1

I'm trying to use forcats::fct_relevel to specify the levels in a column, the way I've used it in ggplot, but it's giving an error about "unknown levels".

Here is a chart of the cheeses I have eaten per month:

cheeses<-tribble(
  ~mymonth, ~Brie, ~Stilton,
  1, 4, 2, 
  2, 4, 1,
  3, 1, 3,
  4, 1, 5,
  5, 2, 4,
  6, 3, 1
)

and a list of the months:

cheesemonth<-c("Jan", "Feb", "Mar", "Apr", "May", "Jun")

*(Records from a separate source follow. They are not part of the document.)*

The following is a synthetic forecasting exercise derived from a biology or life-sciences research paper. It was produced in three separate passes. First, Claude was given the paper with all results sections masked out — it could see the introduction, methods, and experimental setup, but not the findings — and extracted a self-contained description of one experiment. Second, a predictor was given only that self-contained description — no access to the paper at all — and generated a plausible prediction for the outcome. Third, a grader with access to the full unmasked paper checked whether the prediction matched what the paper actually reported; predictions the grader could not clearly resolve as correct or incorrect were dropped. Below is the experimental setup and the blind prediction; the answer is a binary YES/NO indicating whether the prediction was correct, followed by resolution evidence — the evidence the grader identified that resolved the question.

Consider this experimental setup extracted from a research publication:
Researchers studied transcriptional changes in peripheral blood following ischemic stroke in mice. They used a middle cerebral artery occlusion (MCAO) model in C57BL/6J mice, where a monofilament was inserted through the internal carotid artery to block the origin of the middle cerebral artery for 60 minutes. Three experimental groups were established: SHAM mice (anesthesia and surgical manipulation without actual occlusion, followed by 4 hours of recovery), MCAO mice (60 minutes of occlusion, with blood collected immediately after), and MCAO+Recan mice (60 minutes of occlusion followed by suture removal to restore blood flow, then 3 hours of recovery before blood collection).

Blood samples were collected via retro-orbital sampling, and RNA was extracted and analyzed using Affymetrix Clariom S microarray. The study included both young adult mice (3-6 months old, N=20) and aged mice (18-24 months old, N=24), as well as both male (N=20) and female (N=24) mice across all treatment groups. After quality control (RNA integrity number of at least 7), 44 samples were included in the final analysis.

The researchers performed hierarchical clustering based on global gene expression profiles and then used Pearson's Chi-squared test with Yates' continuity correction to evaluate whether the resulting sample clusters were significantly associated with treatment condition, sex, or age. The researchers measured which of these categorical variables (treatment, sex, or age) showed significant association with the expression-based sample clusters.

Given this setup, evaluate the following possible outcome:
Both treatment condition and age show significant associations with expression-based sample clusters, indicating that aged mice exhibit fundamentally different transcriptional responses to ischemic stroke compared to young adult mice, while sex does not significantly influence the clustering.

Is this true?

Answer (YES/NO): NO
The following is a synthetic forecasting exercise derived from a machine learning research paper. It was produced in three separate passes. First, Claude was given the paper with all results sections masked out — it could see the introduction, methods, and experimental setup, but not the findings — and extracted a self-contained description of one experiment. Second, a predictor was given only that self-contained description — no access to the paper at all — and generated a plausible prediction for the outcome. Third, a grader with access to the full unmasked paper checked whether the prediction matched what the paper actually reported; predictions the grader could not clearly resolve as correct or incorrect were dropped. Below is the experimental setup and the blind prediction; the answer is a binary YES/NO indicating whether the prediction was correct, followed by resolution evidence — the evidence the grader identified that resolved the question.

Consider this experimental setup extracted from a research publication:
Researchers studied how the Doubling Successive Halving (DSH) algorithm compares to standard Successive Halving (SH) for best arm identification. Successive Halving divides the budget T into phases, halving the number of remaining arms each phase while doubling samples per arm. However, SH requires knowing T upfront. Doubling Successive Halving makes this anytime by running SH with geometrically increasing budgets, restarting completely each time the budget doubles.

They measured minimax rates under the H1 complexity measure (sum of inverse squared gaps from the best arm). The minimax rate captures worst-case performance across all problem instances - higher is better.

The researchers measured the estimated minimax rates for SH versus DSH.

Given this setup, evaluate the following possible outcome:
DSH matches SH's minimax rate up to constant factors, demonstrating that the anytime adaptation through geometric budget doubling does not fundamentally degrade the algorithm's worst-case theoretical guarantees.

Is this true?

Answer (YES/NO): NO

According to pages like this one, I should be able to do the following:

cheeses %>% 
  mutate(mymonth=factor(mymonth)) %>% 
  mutate(mymonth=fct_relevel(mymonth, cheesemonth))

and have the items in mymonth replaced by the items in cheesemonth. But instead I get:

6 unknown levels in `f`: Jan, Feb, Mar, Apr, May, and Jun 

and I'm at a loss to understand why.

If I replace the last line with:

mutate(mymonth=case_match(mymonth, "1" ~ "Jan", "2" ~ "Feb", "3" ~ "Mar", "4" ~ "Apr", "5" ~ "May", "6" ~ "Jun"))

then it's fine, but this is more typing, and means I can't re-use the cheesemonth list.

So why do I get the unknown levels error?

Z.Lin
  • 28,055
  • 6
  • 54
  • 94
donnek
  • 221
  • 1
  • 9
  • Why not simply use `cheeses %>% mutate(mymonth = factor(mymonth, labels = cheesemonth))`? It doesn't sound like you really need the forcats package here. – Z.Lin Mar 19 '23 at 12:35
  • I re-opened this since the nature of those questions is that `factor` is a good answer but here `ordered` would be better. – G. Grothendieck Mar 19 '23 at 14:31

2 Answers2

1

fct_relevel reorders levels. To change the labels, which forcats calls values, use lvls_revalue

library(forcats)

lvls_revalue(as.character(cheeses$mymonth), cheesemonth)
$$ [1] Jan Feb Mar Apr May Jun
## Levels: Jan Feb Mar Apr May Jun

or use fct

library(forcats)

fct(cheesemonth[cheeses$mymonth], cheesemonth)
## [1] Jan Feb Mar Apr May Jun
## Levels: Jan Feb Mar Apr May Jun

It is even easier with base R:

factor(cheeses$mymonth, labels = cheesemonth)
## [1] Jan Feb Mar Apr May Jun
## Levels: Jan Feb Mar Apr May Jun

or given that months have a natural order you may wish to create an ordered factor (also base R):

ordered(cheeses$mymonth, labels = cheesemonth)
## [1] Jan Feb Mar Apr May Jun
## Levels: Jan < Feb < Mar < Apr < May < Jun

Note that R has a built-in month.abb vector (English only) so we could eliminate cheesemonth and write:

month.abb
## [1] "Jan" "Feb" "Mar" "Apr" "May" "Jun" "Jul" "Aug" "Sep" "Oct" "Nov" "Dec"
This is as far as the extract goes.